The eternality effected by the anointing was in addition to the eternality that was vested in the Mishkan due to it being one of the works of Moshe; and this came into being as soon as Moshe set up the Mishkan on the first day of dedication (even though he dismantled it on that same day).

However, all these things related in the fourth section of parshas Tzav were done by Moshe, in his capacity as G‑d’s emissary. In other words, their inspiration came from above, not from below, from the Jews. And, says the Talmud, “A person prefers one kav of his own to nine kavs of another.” Thus, what was missing in the dedication was some action, some inspiration, on the part of the Jews.

That action is related in the fifth section of parshas Tzav, which states (8:14): “Aharon and his sons pressed their hands upon the head of the bullock of the sin-offering.” It was the first action performed by Aharon and his sons, in their capacity as the emissaries of all Israel. Further, the action of pressing their hands with all their might is the idea of offering one’s entire self to G‑d — for that is the idea of a sacrifice, to bring near one’s powers and abilities to G‑d. Thus today’s section relates the inspiration and service which comes from below — “one kav of his own.

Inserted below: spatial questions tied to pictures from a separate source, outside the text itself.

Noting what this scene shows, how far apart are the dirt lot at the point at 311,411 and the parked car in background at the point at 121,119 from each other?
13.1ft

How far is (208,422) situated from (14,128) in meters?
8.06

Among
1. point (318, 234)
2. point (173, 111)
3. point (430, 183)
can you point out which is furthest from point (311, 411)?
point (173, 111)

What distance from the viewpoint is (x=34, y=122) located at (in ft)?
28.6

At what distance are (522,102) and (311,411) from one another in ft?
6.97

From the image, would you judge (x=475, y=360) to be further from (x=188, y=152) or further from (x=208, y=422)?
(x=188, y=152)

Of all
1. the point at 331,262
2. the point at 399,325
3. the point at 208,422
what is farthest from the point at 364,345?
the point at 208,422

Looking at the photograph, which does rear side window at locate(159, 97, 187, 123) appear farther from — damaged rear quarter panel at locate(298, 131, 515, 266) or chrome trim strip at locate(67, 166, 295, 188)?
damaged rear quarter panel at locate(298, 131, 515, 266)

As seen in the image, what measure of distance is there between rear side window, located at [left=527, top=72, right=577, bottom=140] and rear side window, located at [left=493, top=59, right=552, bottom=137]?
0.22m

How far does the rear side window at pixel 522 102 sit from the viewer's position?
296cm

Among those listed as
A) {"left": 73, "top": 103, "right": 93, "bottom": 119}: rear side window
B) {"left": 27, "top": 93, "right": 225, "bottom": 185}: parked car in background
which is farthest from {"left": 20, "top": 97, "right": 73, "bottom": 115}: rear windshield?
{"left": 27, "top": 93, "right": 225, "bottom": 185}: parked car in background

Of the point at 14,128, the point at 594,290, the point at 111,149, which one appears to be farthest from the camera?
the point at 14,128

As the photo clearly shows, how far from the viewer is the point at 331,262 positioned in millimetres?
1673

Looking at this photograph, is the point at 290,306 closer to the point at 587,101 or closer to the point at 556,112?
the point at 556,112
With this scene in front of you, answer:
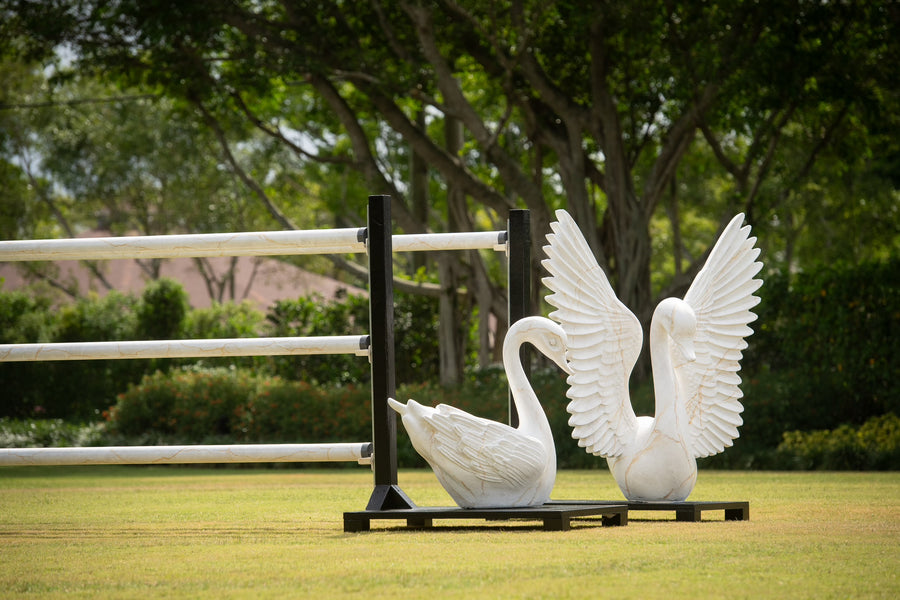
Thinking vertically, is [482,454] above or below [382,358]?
below

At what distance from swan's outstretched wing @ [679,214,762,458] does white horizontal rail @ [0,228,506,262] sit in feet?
4.32

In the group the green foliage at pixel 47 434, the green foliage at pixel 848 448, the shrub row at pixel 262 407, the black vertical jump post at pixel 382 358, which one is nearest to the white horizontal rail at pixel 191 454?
the black vertical jump post at pixel 382 358

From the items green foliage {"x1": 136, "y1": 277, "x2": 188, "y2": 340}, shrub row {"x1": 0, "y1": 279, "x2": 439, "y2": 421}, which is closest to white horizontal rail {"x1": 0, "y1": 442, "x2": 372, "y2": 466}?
shrub row {"x1": 0, "y1": 279, "x2": 439, "y2": 421}

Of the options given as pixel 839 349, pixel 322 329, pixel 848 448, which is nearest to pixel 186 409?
pixel 322 329

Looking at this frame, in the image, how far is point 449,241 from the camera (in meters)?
5.50

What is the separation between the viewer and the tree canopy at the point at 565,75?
46.3 feet

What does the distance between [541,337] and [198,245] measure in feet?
5.33

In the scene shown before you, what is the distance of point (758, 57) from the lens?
13.7 m

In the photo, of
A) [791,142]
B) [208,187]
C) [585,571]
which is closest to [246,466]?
[791,142]

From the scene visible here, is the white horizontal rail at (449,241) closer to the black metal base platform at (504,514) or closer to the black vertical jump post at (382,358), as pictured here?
the black vertical jump post at (382,358)

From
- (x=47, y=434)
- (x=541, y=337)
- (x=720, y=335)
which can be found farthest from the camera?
(x=47, y=434)

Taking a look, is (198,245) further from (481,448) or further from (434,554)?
(434,554)

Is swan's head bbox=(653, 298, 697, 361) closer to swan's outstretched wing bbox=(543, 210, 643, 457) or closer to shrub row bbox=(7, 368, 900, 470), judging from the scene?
swan's outstretched wing bbox=(543, 210, 643, 457)

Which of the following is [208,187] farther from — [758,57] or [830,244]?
[758,57]
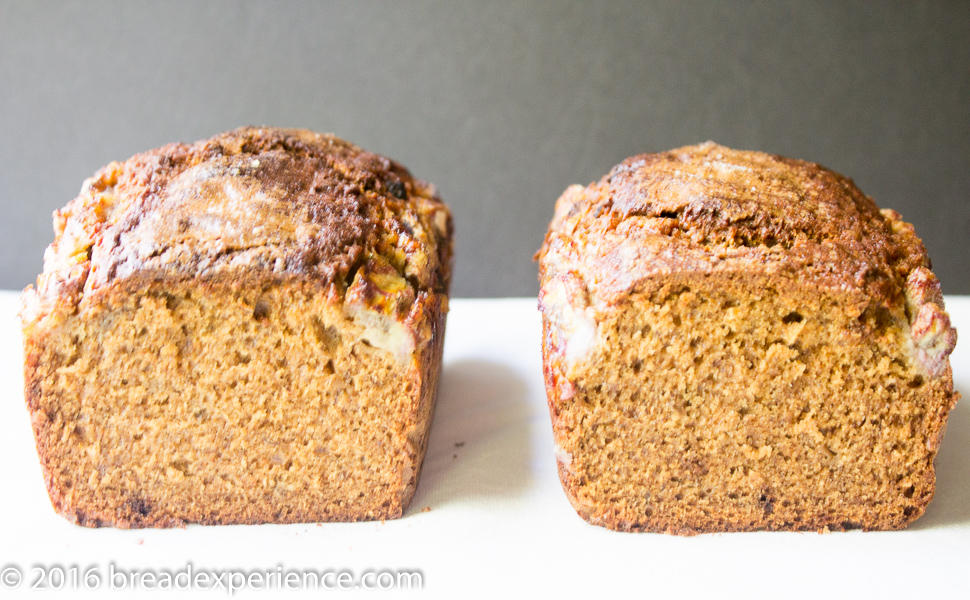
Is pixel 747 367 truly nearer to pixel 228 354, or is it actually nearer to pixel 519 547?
pixel 519 547

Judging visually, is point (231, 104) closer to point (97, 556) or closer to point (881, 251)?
point (97, 556)

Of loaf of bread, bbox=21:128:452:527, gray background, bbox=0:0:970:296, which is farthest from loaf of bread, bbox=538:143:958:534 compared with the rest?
gray background, bbox=0:0:970:296

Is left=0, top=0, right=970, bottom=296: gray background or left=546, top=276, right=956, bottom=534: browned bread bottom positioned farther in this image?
left=0, top=0, right=970, bottom=296: gray background

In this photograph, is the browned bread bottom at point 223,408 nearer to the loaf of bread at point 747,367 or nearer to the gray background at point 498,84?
the loaf of bread at point 747,367

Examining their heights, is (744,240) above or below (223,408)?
above

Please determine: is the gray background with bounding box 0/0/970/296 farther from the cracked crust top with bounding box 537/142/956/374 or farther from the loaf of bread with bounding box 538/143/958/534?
the loaf of bread with bounding box 538/143/958/534

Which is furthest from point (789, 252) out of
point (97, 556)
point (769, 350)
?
point (97, 556)

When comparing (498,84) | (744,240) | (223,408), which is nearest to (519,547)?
(223,408)
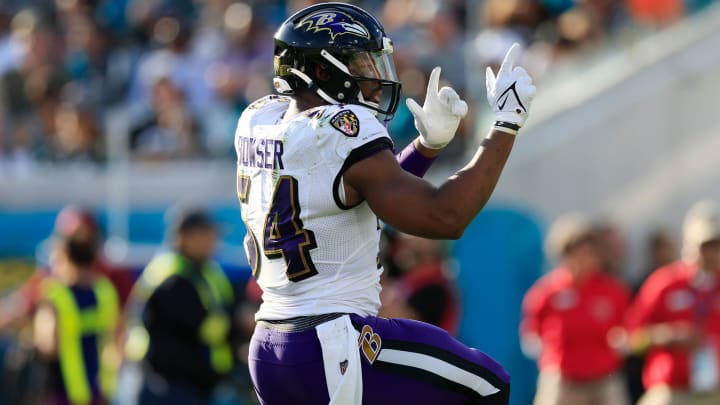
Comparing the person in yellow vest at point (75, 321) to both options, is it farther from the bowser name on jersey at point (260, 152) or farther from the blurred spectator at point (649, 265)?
the bowser name on jersey at point (260, 152)

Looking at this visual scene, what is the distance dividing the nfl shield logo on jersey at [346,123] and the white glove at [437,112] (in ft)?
0.68

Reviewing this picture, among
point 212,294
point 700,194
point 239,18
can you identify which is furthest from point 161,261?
point 700,194

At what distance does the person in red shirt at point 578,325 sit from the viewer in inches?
380

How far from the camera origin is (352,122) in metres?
4.33

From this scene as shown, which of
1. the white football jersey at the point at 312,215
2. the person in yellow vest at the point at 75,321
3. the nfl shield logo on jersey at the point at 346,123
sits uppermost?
the nfl shield logo on jersey at the point at 346,123

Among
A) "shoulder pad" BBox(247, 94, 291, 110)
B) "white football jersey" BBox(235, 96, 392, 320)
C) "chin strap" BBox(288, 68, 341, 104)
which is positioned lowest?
"white football jersey" BBox(235, 96, 392, 320)

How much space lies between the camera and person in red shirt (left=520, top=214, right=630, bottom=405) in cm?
966

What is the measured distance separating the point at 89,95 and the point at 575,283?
18.7ft

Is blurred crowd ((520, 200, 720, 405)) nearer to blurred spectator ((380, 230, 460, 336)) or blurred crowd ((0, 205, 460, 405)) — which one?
blurred crowd ((0, 205, 460, 405))

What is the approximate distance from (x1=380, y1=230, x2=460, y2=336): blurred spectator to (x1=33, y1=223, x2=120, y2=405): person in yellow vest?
2.23m

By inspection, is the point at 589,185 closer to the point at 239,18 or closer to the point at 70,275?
the point at 239,18

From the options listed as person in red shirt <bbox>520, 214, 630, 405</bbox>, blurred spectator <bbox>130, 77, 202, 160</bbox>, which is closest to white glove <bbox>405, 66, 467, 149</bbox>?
person in red shirt <bbox>520, 214, 630, 405</bbox>

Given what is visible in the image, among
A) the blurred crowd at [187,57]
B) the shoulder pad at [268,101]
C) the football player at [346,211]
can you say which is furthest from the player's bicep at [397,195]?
the blurred crowd at [187,57]

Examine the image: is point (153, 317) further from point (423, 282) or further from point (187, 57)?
point (187, 57)
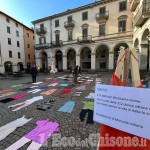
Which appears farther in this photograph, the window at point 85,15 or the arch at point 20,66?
the arch at point 20,66

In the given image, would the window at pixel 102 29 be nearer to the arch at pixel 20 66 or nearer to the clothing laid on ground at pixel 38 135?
the arch at pixel 20 66

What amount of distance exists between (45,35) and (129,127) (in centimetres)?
3047

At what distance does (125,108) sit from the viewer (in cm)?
147

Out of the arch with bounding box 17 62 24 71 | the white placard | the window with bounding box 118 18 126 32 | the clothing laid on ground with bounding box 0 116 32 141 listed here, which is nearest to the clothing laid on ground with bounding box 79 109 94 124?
the clothing laid on ground with bounding box 0 116 32 141

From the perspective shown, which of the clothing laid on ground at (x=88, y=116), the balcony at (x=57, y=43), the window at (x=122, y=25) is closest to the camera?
the clothing laid on ground at (x=88, y=116)

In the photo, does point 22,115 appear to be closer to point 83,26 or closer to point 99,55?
point 83,26

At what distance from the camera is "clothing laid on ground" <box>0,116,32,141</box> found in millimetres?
3219

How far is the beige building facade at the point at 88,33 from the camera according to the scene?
20891 mm

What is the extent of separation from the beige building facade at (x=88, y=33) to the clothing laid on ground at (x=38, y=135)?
2040cm

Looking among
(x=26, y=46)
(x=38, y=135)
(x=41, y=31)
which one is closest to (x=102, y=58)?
(x=41, y=31)

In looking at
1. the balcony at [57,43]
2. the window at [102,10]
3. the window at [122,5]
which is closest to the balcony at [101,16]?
the window at [102,10]

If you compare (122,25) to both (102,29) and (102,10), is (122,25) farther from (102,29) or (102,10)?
(102,10)

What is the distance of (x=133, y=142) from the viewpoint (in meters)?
1.64

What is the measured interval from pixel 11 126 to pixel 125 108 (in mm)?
3632
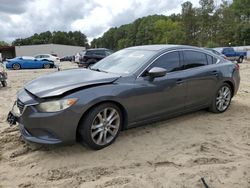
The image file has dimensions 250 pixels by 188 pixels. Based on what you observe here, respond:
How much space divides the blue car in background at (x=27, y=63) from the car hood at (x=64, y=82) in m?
23.5

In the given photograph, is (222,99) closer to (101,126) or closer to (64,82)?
(101,126)

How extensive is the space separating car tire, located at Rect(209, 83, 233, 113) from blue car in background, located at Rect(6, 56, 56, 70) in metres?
23.3

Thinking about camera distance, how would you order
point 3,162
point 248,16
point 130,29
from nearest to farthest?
point 3,162
point 248,16
point 130,29

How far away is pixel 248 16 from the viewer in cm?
8481

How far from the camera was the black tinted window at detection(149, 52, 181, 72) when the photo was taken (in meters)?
5.30

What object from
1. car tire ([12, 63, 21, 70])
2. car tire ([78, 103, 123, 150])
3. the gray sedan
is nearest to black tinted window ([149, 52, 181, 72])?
the gray sedan

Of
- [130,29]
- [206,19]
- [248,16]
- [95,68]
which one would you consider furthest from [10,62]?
[130,29]

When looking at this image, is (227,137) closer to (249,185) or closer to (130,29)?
(249,185)

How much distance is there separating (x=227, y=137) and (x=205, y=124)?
718mm

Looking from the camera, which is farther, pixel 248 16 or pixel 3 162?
pixel 248 16

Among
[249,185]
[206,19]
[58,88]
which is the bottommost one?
[249,185]

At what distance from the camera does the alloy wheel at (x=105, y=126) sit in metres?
4.39

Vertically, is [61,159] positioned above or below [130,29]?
below

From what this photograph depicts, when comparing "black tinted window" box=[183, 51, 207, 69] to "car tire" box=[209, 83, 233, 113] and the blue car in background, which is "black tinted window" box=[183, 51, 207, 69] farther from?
the blue car in background
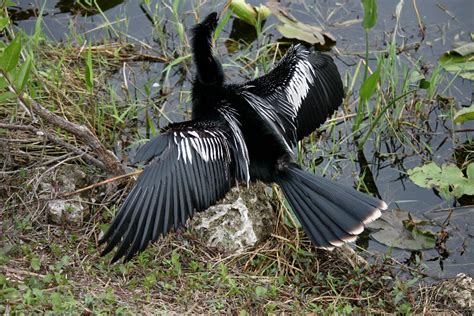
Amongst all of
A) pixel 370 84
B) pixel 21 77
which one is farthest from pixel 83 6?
pixel 370 84

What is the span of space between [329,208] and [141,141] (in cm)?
158

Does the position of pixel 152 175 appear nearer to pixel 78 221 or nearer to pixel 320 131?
pixel 78 221

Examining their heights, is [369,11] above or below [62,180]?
above

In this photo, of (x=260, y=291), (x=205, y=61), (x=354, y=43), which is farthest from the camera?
(x=354, y=43)

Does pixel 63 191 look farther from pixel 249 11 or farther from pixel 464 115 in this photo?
pixel 464 115

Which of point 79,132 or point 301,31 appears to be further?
point 301,31

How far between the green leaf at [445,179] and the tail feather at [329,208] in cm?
106

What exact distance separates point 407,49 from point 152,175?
9.23ft

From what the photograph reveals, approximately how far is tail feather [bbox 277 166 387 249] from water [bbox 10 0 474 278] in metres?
1.07

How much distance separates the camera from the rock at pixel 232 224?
4117 millimetres

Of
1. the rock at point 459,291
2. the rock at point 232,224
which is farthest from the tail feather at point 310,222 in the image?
the rock at point 459,291

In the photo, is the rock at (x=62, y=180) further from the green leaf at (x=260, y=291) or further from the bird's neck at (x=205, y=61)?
the green leaf at (x=260, y=291)

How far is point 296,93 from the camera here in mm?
4461

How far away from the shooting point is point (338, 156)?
16.6ft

This too is associated with Purim. The Megillah states (3:13) that Haman wished to destroy all the Jews “young and old, children and women, in one day.” Chassidus explains that this verse may be interpreted in a positive fashion — that all Jews, “young and old, children and women,” were openly and equally one. That is, the interpretation of “in one day” is that “day” corresponds to light and illumination, and therefore “in one day” means the Jews were openly one. And this unity permeated all Jews equally, for the Jews then were all in the same position.

For Jews to be so united, they themselves had to feel it and work at it. And this is the connection with today’s section of parshas Tzav, which talks of Aharon’s actions as the emissary of all Jews.

May it be G‑d’s will that these matters be translated into deed, and from the redemption of Purim may we proceed to the true and final redemption.

* * *

“Deed is paramount,” and therefore it behooves us to conclude with deed. First and foremost, there should be an increase in the three things upon which the world stands, in addition to the increase that has already been effected in prayer, Torah and tzedakah.

Through increasing in these things, especially tzedakah, we hasten the redemption, as our Sages say: “Great is tzedakah for it brings near the redemption.”